Ein Bücherkatalog aus dem Jahr 1913 ist überliefert. 1933 wurden 633 Bücher in der Vereinsbibliothek gezählt. Die Bibliothek war in drei Abteilungen gegliedert. 1. Schöne Literatur, 85 % des Bestandes, 2. Geschichte, Kulturgeschichte, Lebensbeschreibungen, Erinnerungen, 11 % des Bestandes, 3. Geographie, Reisewerke, 4 % des Bestandes. Nachschlagewerke, wissenschaftliche Fachliteratur, religiöse Bücher, Orts- und heimatgeschichtliche Werke fanden sich in der 1. Abteilung. Der Zeitgeschmack überwog.

Um 1900 abonnierte man folgende Zeitungen: Karlsruher Zeitung, Neue Badische Landeszeitung, Badische Landespost, Badischer Landesbote, Badischer Beobachter und den Eppinger Volksboten.

Ein Teil der Zeitschriften, die um 1900 bezogen wurden, sollen einen Einblick in die Interessen der Mitglieder geben.

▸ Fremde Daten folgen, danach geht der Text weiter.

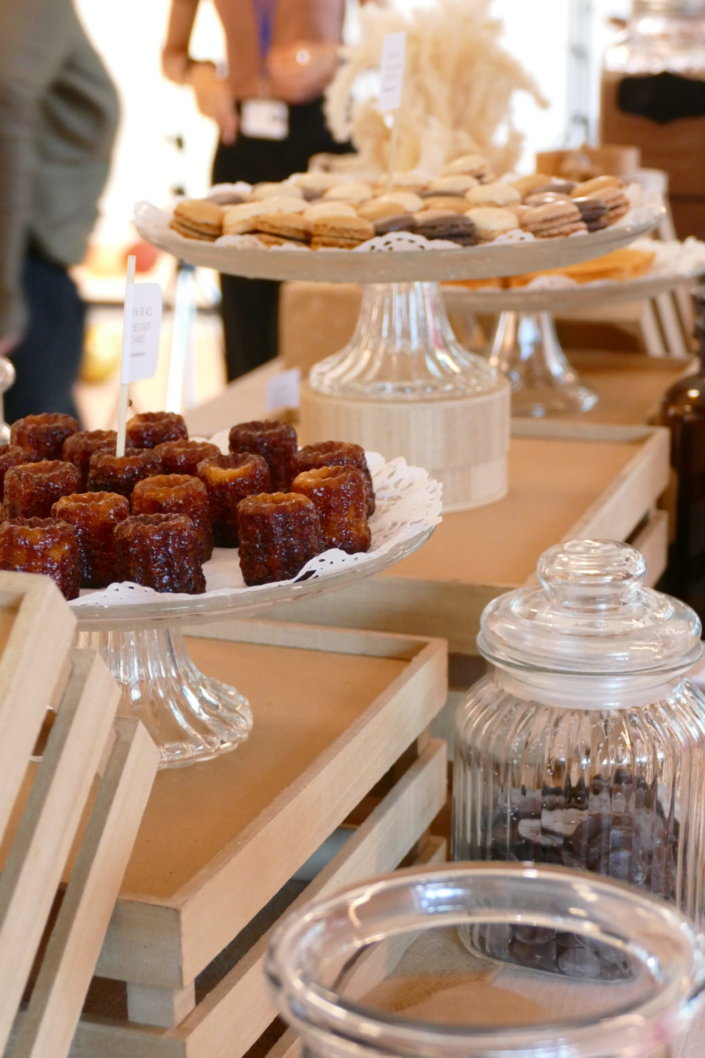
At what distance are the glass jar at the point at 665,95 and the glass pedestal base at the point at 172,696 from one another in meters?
2.17

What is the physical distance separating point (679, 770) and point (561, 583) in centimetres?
15

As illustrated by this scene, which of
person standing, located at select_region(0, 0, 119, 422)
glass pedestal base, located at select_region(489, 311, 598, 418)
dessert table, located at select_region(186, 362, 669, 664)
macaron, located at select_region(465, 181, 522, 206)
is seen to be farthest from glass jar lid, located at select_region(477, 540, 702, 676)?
person standing, located at select_region(0, 0, 119, 422)

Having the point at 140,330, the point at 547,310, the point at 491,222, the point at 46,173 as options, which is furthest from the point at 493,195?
the point at 46,173

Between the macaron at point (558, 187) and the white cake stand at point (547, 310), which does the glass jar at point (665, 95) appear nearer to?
the white cake stand at point (547, 310)

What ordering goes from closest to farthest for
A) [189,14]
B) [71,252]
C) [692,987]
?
[692,987] → [71,252] → [189,14]

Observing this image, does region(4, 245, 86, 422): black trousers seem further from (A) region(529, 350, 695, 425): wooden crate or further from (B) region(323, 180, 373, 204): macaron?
(B) region(323, 180, 373, 204): macaron

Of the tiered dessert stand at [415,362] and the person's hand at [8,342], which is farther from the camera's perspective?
the person's hand at [8,342]

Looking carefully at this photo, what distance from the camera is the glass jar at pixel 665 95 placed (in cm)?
286

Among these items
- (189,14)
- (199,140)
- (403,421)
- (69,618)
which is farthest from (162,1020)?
(199,140)

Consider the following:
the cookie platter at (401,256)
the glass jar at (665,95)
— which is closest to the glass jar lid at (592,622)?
the cookie platter at (401,256)

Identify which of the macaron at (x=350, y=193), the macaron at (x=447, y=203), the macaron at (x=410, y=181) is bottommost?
the macaron at (x=447, y=203)

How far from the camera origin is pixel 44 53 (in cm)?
237

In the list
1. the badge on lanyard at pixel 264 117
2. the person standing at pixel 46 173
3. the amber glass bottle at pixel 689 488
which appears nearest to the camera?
the amber glass bottle at pixel 689 488

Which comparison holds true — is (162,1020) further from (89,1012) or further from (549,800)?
(549,800)
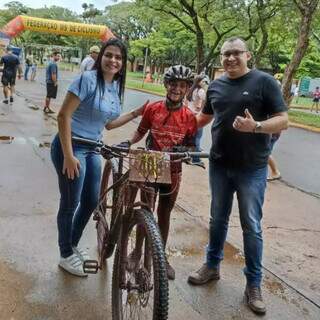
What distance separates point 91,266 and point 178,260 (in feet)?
3.05

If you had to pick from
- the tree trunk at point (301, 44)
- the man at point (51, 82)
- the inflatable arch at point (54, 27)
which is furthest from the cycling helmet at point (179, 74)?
the inflatable arch at point (54, 27)

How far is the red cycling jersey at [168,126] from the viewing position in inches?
139

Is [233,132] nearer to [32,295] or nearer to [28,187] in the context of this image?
[32,295]

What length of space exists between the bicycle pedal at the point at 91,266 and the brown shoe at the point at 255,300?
3.79 ft

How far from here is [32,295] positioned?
334 cm

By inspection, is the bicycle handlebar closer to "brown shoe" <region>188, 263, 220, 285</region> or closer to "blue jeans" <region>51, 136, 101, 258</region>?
"blue jeans" <region>51, 136, 101, 258</region>

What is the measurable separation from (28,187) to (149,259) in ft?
12.2

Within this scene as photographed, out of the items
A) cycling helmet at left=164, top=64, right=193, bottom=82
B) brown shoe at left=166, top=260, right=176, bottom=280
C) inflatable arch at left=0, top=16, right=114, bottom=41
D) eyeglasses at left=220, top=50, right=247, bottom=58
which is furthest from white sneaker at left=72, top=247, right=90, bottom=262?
inflatable arch at left=0, top=16, right=114, bottom=41

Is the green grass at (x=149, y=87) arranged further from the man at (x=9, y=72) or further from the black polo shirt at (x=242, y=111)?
the black polo shirt at (x=242, y=111)

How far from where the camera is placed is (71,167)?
3.24m

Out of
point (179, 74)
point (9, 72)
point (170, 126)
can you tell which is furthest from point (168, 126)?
point (9, 72)

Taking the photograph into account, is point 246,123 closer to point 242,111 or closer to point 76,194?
point 242,111

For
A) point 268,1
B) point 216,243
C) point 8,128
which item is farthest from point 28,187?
point 268,1

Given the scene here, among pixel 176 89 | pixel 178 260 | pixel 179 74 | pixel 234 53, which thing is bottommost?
pixel 178 260
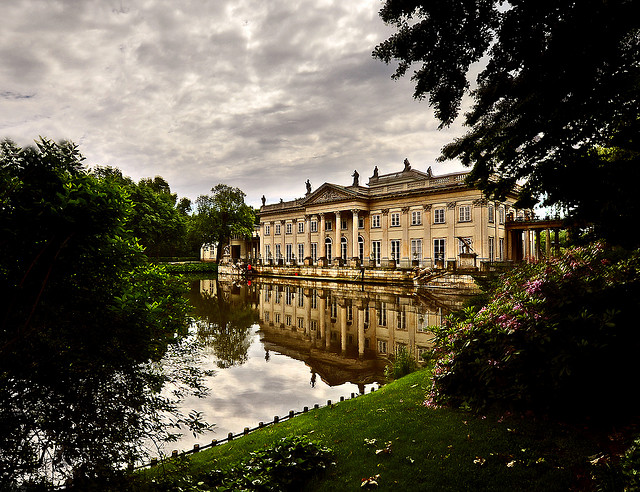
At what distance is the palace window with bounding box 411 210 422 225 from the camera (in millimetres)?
37531

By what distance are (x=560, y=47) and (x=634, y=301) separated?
10.3 feet

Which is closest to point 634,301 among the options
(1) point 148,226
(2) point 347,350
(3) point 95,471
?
(3) point 95,471

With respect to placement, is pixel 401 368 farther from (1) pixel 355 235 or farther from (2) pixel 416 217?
(1) pixel 355 235

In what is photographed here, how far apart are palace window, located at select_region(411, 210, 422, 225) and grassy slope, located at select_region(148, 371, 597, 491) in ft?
109

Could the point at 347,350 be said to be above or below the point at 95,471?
below

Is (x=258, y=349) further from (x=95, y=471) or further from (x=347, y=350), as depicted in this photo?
(x=95, y=471)

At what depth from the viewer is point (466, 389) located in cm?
535

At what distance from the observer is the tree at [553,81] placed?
3939 mm

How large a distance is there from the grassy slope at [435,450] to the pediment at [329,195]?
3665cm

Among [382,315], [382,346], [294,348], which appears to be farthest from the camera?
[382,315]

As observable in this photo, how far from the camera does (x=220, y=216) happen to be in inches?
1992

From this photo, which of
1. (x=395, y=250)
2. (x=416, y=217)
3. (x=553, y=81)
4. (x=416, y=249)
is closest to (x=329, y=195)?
(x=395, y=250)

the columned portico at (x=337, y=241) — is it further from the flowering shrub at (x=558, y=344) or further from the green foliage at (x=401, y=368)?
the flowering shrub at (x=558, y=344)

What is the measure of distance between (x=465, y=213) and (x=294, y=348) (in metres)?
27.1
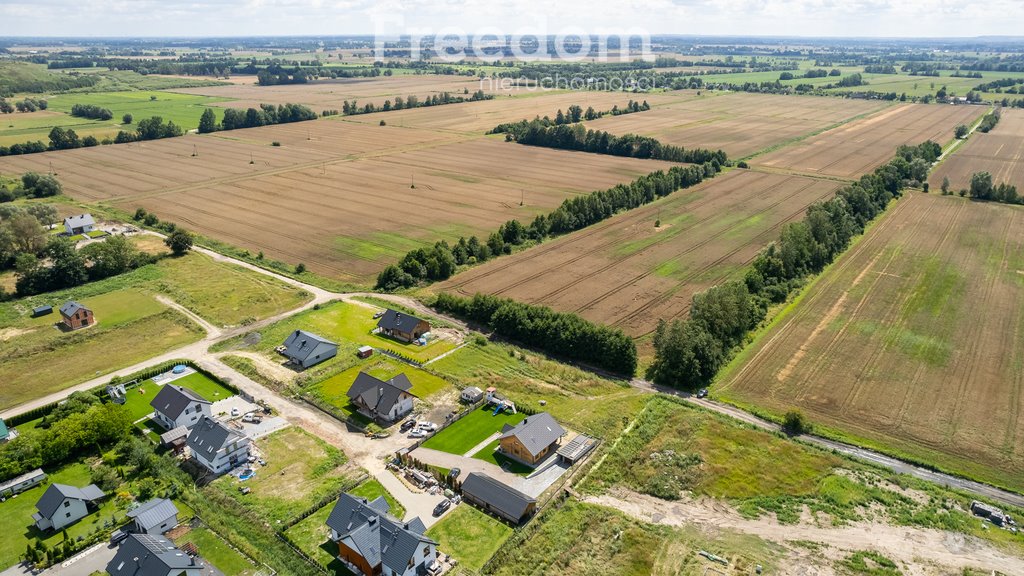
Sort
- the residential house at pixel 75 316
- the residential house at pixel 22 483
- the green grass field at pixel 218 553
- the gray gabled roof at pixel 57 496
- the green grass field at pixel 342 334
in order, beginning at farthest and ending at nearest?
1. the residential house at pixel 75 316
2. the green grass field at pixel 342 334
3. the residential house at pixel 22 483
4. the gray gabled roof at pixel 57 496
5. the green grass field at pixel 218 553

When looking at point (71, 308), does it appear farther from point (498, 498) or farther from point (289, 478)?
point (498, 498)

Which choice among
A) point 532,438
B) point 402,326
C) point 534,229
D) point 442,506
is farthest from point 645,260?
point 442,506

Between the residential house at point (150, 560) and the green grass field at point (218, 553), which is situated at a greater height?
the residential house at point (150, 560)

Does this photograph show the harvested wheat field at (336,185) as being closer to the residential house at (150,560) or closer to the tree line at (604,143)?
the tree line at (604,143)

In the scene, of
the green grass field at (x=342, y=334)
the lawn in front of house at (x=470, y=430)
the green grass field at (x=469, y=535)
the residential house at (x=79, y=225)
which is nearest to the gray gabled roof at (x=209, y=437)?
the green grass field at (x=342, y=334)

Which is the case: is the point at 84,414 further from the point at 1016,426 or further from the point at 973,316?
the point at 973,316

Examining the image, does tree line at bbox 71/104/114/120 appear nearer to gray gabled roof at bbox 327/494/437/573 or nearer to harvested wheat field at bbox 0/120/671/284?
harvested wheat field at bbox 0/120/671/284

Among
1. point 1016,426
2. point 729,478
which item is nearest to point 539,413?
point 729,478
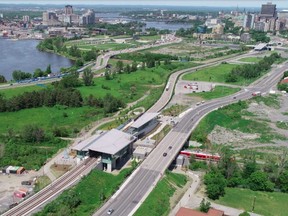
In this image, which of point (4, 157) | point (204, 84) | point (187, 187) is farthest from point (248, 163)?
point (204, 84)

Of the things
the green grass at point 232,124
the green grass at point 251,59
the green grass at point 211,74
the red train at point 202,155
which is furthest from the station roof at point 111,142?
the green grass at point 251,59

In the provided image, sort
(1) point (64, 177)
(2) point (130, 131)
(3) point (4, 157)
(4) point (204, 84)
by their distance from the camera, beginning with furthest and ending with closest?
(4) point (204, 84), (2) point (130, 131), (3) point (4, 157), (1) point (64, 177)

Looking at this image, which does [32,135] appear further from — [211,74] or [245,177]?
[211,74]

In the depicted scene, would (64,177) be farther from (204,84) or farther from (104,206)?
(204,84)

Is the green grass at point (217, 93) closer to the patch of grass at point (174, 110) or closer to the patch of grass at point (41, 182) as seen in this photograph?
the patch of grass at point (174, 110)

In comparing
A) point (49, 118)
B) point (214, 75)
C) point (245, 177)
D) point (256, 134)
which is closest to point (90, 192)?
point (245, 177)
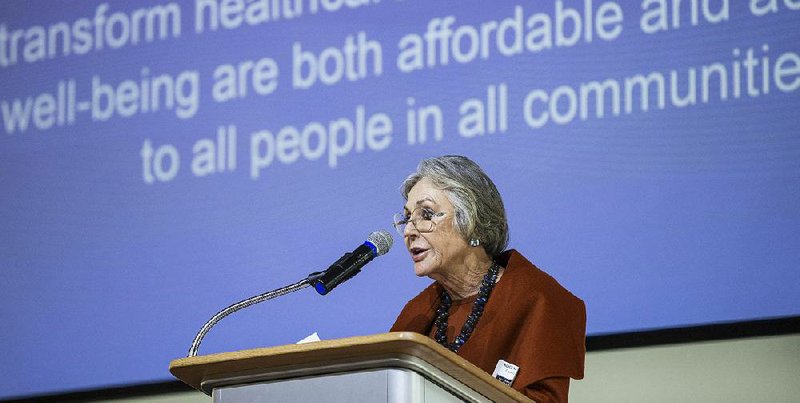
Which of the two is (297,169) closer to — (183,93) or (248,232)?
(248,232)

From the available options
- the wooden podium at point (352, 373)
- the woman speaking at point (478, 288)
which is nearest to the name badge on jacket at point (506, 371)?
the woman speaking at point (478, 288)

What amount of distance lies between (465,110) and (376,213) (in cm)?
42

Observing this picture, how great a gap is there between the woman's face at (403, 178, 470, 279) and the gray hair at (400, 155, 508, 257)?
0.02 metres

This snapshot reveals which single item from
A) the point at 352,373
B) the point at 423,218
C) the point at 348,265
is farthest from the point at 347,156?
the point at 352,373

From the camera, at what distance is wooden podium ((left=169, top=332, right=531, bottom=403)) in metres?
2.12

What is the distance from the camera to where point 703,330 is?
11.7 feet

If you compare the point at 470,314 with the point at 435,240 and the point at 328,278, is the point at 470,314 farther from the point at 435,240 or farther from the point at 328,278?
the point at 328,278

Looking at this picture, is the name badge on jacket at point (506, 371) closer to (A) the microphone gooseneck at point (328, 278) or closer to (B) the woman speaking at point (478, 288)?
(B) the woman speaking at point (478, 288)

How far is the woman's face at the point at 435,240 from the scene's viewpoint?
297cm

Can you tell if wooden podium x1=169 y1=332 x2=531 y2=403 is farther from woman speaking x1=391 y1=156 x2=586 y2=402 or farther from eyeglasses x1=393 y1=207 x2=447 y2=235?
eyeglasses x1=393 y1=207 x2=447 y2=235

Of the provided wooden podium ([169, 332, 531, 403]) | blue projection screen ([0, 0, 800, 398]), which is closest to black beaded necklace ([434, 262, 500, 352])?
wooden podium ([169, 332, 531, 403])

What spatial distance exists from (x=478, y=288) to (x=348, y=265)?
54 centimetres

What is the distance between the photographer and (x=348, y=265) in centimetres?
261

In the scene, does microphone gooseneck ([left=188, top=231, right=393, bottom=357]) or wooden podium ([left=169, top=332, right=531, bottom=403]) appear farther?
microphone gooseneck ([left=188, top=231, right=393, bottom=357])
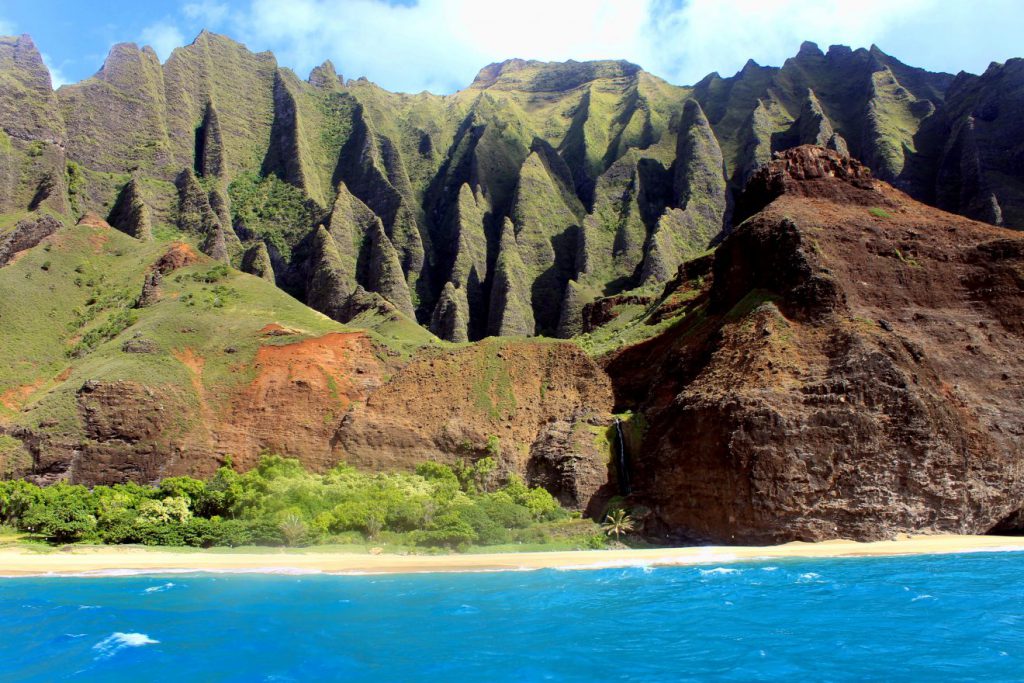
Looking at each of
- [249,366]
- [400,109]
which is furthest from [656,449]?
[400,109]

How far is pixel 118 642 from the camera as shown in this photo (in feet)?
70.0

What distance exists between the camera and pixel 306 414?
5194cm

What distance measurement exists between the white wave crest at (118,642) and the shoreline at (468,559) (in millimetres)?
11110

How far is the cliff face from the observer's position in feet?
116

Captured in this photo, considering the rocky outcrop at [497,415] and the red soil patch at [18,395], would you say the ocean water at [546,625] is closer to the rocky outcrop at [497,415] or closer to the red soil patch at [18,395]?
the rocky outcrop at [497,415]

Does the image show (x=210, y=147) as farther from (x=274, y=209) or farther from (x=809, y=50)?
(x=809, y=50)

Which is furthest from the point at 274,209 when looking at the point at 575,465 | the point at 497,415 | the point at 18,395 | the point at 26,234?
the point at 575,465

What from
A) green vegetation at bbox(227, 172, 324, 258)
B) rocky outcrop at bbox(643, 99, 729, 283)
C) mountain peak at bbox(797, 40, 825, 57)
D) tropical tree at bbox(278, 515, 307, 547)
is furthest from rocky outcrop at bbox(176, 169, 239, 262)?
mountain peak at bbox(797, 40, 825, 57)

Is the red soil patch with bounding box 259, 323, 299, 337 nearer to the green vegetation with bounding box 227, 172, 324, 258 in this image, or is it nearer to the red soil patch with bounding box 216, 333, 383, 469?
the red soil patch with bounding box 216, 333, 383, 469

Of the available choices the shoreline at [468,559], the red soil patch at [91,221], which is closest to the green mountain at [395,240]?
the red soil patch at [91,221]

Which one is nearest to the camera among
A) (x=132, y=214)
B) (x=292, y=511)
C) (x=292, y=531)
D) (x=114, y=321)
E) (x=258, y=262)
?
(x=292, y=531)

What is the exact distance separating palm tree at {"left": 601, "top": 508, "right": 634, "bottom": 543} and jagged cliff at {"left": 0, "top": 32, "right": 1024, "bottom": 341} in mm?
60075

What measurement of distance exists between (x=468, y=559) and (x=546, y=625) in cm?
1316

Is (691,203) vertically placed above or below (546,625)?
above
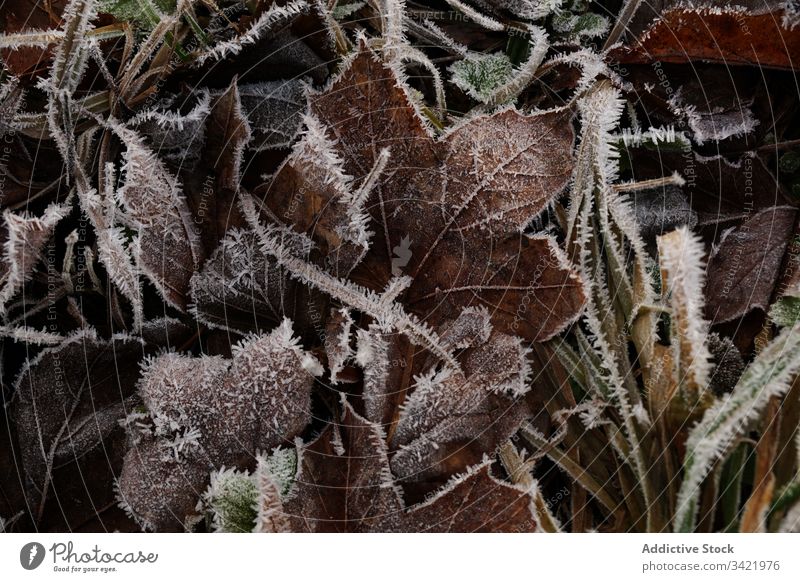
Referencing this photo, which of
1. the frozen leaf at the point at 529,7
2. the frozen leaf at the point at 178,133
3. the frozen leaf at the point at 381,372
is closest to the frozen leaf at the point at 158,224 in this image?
the frozen leaf at the point at 178,133

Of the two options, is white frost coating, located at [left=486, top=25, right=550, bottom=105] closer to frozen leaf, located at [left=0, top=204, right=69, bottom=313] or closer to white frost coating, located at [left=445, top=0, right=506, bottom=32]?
white frost coating, located at [left=445, top=0, right=506, bottom=32]

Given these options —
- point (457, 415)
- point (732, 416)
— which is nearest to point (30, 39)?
point (457, 415)

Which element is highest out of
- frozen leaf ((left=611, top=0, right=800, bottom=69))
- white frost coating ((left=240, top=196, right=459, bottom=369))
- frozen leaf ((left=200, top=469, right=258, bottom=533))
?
frozen leaf ((left=611, top=0, right=800, bottom=69))

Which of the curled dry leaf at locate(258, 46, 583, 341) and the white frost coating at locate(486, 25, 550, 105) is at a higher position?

Es waren: Illustrirte Zeitung, Fliegende Blätter, Illustrierte humoristische Zeitschrift, Kladderadatsch, Simplicissimus, Jugend (eine Kunstzeitschrift, nach der die Bezeichnung Jugendstil entstand), Die Gartenlaube, Daheim, Vom Fels zum Meer u. a. m.

Pflege der Geselligkeit

Die Pflege der Geselligkeit war nach der Satzung der zweite Tätigkeitsbereich der Lesegesellschaft. Dafür gab es eine Vergnügungskommission, und es wurden Kegelabende, Faschingsbälle, Familienabende mit Tanz etc. veranstaltet.

Auflösung 1938

Am 9. März 1938 beschlossen die Mitglieder der Lesegesellschaft die Liquidation der Gesellschaft. Ob Druck von Seiten der nationalsozialistischen Machthaber ausgeübt wurde, ist nicht bekannt. Im Protokollbuch des Vereins steht dazu geschrieben: Die veränderten Zeiten und das mangelnde Interesse an der Gesellschaft hat die heutige Mitgliederversammlung veranlasst, die Auflösung der Lesegesellschaft ins Auge zu fassen. Die niedrige Mitgliederzahl ist auch nicht dazu angetan, die Gesellschaft weiterzuführen.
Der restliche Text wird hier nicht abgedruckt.